In Spark/PySpark from_json()
SQL function is used to convert JSON string from DataFrame column into struct column, Map type, and multiple columns.
1. Spark from_json() Syntax
Following are the different syntaxes of from_json() function.
// Spark from_json() Syntax
from_json(Column jsonStringcolumn, Column schema)
from_json(Column jsonStringcolumn, DataType schema)
from_json(Column jsonStringcolumn, StructType schema)
from_json(Column jsonStringcolumn, DataType schema, Map options)
from_json(Column jsonStringcolumn, Column schema, Map options)
from_json(Column jsonStringcolumn, StructType schema, Map options)
---
---
and more to support Java util Map
jsonStringcolumn
– DataFrame column where you have a JSON string.schema
– JSON schema, supports either DataType, Column, String, and StructType.options
– Optional JSON parsing options. Accepts the same options as JSON data source (spark.read.json)

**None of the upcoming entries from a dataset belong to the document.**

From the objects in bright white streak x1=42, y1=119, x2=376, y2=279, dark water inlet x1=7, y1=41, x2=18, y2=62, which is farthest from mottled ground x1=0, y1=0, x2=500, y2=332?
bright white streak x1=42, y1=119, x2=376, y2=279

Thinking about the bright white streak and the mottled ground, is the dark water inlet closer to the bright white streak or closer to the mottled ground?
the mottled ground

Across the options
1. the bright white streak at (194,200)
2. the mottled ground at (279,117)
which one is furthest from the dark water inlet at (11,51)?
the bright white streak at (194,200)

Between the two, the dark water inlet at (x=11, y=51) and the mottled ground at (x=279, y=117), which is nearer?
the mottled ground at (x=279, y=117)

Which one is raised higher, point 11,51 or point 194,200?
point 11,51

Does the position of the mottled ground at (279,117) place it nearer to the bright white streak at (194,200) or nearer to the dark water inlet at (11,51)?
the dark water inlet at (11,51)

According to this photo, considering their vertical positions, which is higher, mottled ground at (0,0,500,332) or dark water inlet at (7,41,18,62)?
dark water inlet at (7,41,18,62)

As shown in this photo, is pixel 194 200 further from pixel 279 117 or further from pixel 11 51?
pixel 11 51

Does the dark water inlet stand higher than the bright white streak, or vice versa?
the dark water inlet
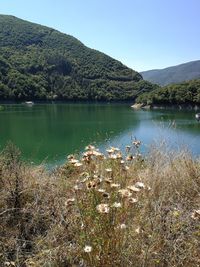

2. Spark from_json() Usage Example
Let’s create a DataFrame with a column contains JSON string and in the next section, I will parse this column and convert it to MapType (map), struct, and multiple columns using the from_json()
function.
// Spark from_json() Usage Example
val jsonString="""{"Zipcode":704,"ZipCodeType":"STANDARD","City":"PARC PARQUE","State":"PR"}"""
val data = Seq((1, jsonString))
import spark.implicits._
val df=data.toDF("id","value")
df.show(false)
+---+--------------------------------------------------------------------------+
|id |value |
+---+--------------------------------------------------------------------------+
|1 |{"Zipcode":704,"ZipCodeType":"STANDARD","City":"PARC PARQUE","State":"PR"}|
+---+--------------------------------------------------------------------------+
2.1 Spark Convert JSON Column to Map type Column
By using syntax from_json(Column jsonStringcolumn, DataType schema)
, you can convert Spark DataFrame with JSON string into MapType (map) column. MapType is a subclass of DataType.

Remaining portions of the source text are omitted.